• [TASK SET]
1. In the memory games thread, what does the reply say the Memory Peg systems were based on?
2. Rewrite the part of the memory games thread starting at "Harry Lorane wrote" and ending at "on your name.", replacing "memory books" with "training manuals".
3. List every memory method or system named in the reply to thardey in the memory games thread.

• [READING PASSAGE]

# Memory Games



## thardey (May 16, 2007)

I know that part of sniper training involves observation and memory.
One of the training "games" I've heard of involves looking at a box or a table full of random things, then after some period of time being asked specific questions about what you saw.

Does anyone know of a similar game on the internet? I've found this one: http://www.gamesforthebrain.com/game/whatwasthere/
But you only have to recall the details for a couple of seconds, and the questions are calibrated to that length of time. Is there one that you can come back to after a couple of hours, or maybe look in the morning, and answer the questions that night?

I thought this would be a good way to train myself to observe and remember important details in my day-to-day life.


----------



## Dr John M La Tourrette (Dec 20, 2007)

thardey said:


> I know that part of sniper training involves observation and memory.
> One of the training "games" I've heard of involves looking at a box or a table full of random things, then after some period of time being asked specific questions about what you saw.
> 
> Does anyone know of a similar game on the internet? I've found this one: http://www.gamesforthebrain.com/game/whatwasthere/
> ...


 
You can use the Memory Peg systems of Bruno Furst, developed in the 30's & 40's, and later on picked up by the Silva Mind Control People. It was based on the room systems of the Greeks.

Harry Lorane wrote his memory books on those same exact concepts.

Then using the NLP hypnotic presuppositions along with their "pictureing" methods (eye-accessing cues) for visual memory will truly enhance that skill.

Dr. John M. La Tourrette
Souther Oregon Fanatic
Ps. I would have sent it privately but that function seems not to work on your name.


----------

• [COLLECTED MATERIAL]
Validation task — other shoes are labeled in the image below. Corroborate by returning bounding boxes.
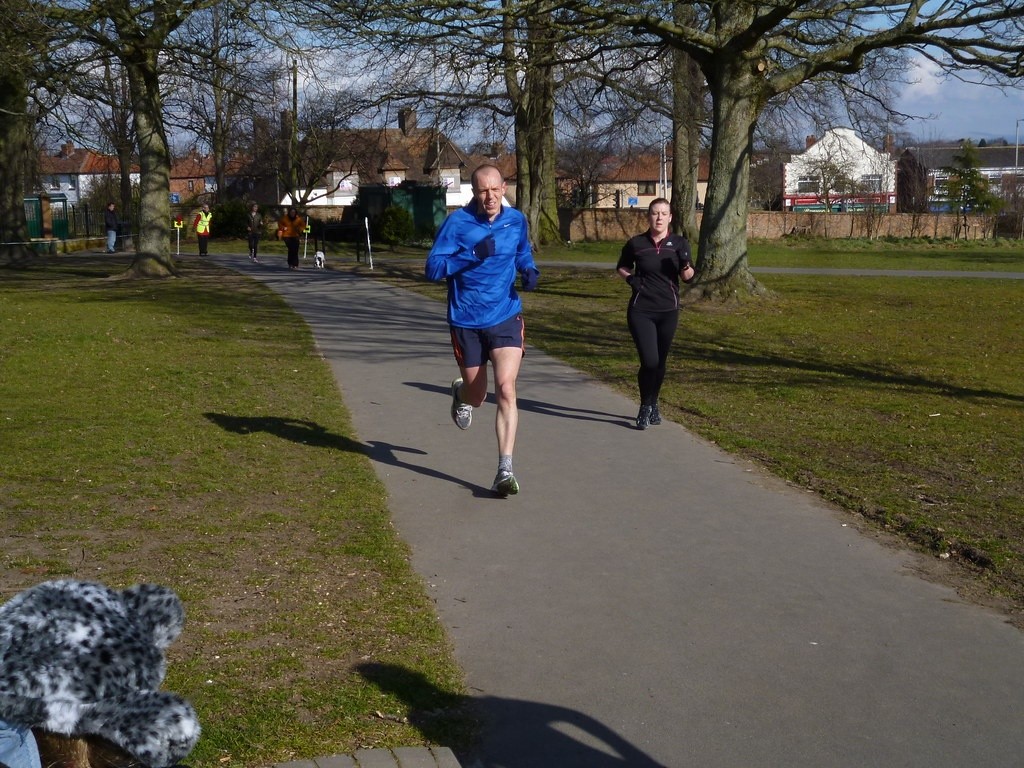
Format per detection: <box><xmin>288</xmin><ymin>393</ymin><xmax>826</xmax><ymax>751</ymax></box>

• [RESULTS OF THE EXERCISE]
1. The room systems of the Greeks.

2.
Harry Lorane wrote his training manuals on those same exact concepts.

Then using the NLP hypnotic presuppositions along with their "pictureing" methods (eye-accessing cues) for visual memory will truly enhance that skill.

Dr. John M. La Tourrette
Souther Oregon Fanatic
Ps. I would have sent it privately but that function seems not to work on your name.

3.
- The Memory Peg systems of Bruno Furst
- The room systems of the Greeks
- The NLP hypnotic presuppositions
- The NLP "pictureing" methods (eye-accessing cues) for visual memory